Алексей остановился и обернулся.
— Ты к чему это, батя?
— Да любопытно просто. — Борисыч подошел к нему вплотную и заглянул в глаза. — Я хоть и на войне бывал, а так бы вот… э-э… решительно не смог бы.
— А я решительный. Если что решил для себя — делаю, не сомневаюсь. Не из интеллигентов. Между прочим, поверишь ли, первого человека я убил сегодня. Удовольствия никакого. Но — надо, значит, надо.
— Да я заметил, что ты не из тех, кто любит колебаться. Ты и из камеры бежать сразу решил и не сомневался больше.
— Батя, — поморщился Алексей, — брось ты эти допросы, задолбало. Домой вернемся целыми, там и устроим следствие. Сейчас выползать надо из этой Колумбии и думать только об этом. Забиваешь черепушку глупостями. Ну, я это, допустим, за кем вся охота. Что с того?
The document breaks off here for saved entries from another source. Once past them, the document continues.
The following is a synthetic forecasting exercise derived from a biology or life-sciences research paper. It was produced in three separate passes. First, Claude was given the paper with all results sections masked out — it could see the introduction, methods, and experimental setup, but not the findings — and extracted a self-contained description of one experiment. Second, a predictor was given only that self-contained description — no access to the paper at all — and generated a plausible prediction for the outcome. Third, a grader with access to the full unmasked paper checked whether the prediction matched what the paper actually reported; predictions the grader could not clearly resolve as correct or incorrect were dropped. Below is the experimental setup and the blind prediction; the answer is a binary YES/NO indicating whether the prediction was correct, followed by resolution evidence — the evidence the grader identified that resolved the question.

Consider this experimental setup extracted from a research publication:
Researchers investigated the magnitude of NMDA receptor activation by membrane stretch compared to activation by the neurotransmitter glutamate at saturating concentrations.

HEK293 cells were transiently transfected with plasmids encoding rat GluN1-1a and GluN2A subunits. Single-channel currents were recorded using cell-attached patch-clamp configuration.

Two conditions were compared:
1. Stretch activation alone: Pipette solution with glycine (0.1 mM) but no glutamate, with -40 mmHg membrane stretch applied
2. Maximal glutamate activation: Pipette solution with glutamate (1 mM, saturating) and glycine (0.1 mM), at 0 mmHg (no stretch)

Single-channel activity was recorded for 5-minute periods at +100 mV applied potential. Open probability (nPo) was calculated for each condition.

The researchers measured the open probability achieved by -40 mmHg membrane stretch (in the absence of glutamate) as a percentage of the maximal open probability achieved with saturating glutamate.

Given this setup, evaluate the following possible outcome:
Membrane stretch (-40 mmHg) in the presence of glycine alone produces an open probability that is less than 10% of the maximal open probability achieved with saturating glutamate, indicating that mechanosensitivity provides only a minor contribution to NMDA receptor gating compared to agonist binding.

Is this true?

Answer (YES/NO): NO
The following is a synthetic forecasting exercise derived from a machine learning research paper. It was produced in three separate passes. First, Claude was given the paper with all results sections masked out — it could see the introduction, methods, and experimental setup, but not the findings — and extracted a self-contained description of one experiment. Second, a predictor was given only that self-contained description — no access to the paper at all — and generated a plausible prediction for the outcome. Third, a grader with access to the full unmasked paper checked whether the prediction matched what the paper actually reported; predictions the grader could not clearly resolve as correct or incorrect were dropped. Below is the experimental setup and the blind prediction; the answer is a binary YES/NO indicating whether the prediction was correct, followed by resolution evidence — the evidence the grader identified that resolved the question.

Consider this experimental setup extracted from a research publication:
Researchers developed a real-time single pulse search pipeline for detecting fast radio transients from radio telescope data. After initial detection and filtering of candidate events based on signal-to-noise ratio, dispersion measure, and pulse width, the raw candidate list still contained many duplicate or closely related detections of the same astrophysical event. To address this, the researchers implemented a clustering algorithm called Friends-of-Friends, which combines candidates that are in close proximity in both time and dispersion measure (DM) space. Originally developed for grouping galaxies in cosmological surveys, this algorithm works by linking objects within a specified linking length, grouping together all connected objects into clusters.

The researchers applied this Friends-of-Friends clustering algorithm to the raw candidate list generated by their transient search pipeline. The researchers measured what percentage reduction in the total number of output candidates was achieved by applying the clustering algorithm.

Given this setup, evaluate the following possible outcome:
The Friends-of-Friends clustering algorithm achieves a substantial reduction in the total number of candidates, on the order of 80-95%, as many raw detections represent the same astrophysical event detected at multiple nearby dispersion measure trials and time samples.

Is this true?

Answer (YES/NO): NO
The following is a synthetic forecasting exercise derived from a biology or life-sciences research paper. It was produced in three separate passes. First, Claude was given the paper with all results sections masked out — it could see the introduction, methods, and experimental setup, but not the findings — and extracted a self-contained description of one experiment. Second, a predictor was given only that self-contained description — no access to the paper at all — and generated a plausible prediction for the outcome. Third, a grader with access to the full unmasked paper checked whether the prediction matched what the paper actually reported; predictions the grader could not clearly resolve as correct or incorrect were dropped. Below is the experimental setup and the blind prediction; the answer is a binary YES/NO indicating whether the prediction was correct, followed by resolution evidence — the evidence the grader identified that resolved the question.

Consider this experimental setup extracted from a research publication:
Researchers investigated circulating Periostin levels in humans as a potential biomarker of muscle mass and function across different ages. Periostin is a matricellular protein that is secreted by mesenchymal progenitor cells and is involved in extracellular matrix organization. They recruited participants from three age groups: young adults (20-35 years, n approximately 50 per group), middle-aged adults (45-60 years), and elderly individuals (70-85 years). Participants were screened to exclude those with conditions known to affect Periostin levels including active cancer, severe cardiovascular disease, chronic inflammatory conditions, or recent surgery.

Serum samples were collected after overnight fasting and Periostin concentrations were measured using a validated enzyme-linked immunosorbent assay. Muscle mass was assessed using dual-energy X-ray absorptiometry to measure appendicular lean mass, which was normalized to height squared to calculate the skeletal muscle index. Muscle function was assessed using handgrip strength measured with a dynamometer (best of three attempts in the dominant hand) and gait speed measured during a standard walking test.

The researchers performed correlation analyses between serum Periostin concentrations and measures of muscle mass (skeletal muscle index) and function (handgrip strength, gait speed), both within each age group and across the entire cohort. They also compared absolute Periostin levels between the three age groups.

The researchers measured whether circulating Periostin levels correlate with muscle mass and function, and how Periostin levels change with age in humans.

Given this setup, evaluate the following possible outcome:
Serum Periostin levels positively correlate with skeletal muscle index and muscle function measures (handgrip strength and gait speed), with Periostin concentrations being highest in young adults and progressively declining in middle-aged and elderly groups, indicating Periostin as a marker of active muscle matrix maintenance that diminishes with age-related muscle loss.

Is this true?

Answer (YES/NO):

Сдаваться будем по этому случаю?
И Леха продолжил подъем по склону.
— Да, наверное, ты прав, — сказал, догоняя его, Борисыч.
И опять никто не заметил взгляда Летисии, направленного на Алексея. Теперь в нем, во взгляде, горела лишь решимость…
Когда Алексей и старик поднялись на дорогу, им открылась пасторальная картина: растаявшая рыба кучами под задним бортом и четверо их соотечественников, сидящих рядом на ящиках, склонившихся над чем-то. Было заметно, что их руки оживленно двигаются. Доносились возбужденные голоса. Что к чему, Леша с Борисычем поняли очень скоро.
Пожалуй, первый раз с начала злоключений беглецам повезло. Причем повезло крупно, по-настоящему. На обочине дороги, аккурат на том месте, где чья-то пуля унесла в страну Вечной Охоты водителя вражеского грузовика, Вовик нашел карту — вывалилась то ли из «бардачка», когда «мерседес» потерял управление, то ли из кармана связанного и прислоненного к заднему колесу пленника — не важно, но крупномасштабный план местности заставил их забыть обо всем. Карта, разумеется, была на испанском, однако Таня быстро разобралась, привязалась, так сказать, к местности и уверенно ткнула пальцем в малоприметный кружок.
— Вот, — сказала она. — Текесси. Город. Небольшой, но…
И вот тут Борисыч повел себя в высшей степени странно, неуместно и неожиданно: он издал приглушенный горловой звук, будто косточкой подавился, потом стремительно шагнул назад, прочь от грузовика, не отрывая взгляда от спутников, а руки его привычно перехватили автомат, беря оружие наизготовку.
Остальные смотрели на спятившего старика, открыв рты.
— Бать… — наконец выдавил из себя Миша. — Ты че, батя, охре…
— Молчать! — почти крикнул Борисыч. — Как город называется?!
— Т-текесси. — прошептала Татьяна. — А что…
Летисия из кузова опять прошептала что-то, явно обращенное к Богу.
А Борисыч вдруг спал с лица, ствол автомата бессильно опустился… а там и вовсе оружие выпало из его рук, брякнулось оземь.
— Извините, ребята… — опустошенно сказал он, закрывая глаза. — Просто… Нет, ну воистину чудны дела твои, Господи… — Борисыч перекрестился и без сил опустился на землю, будто стержень вынули из него.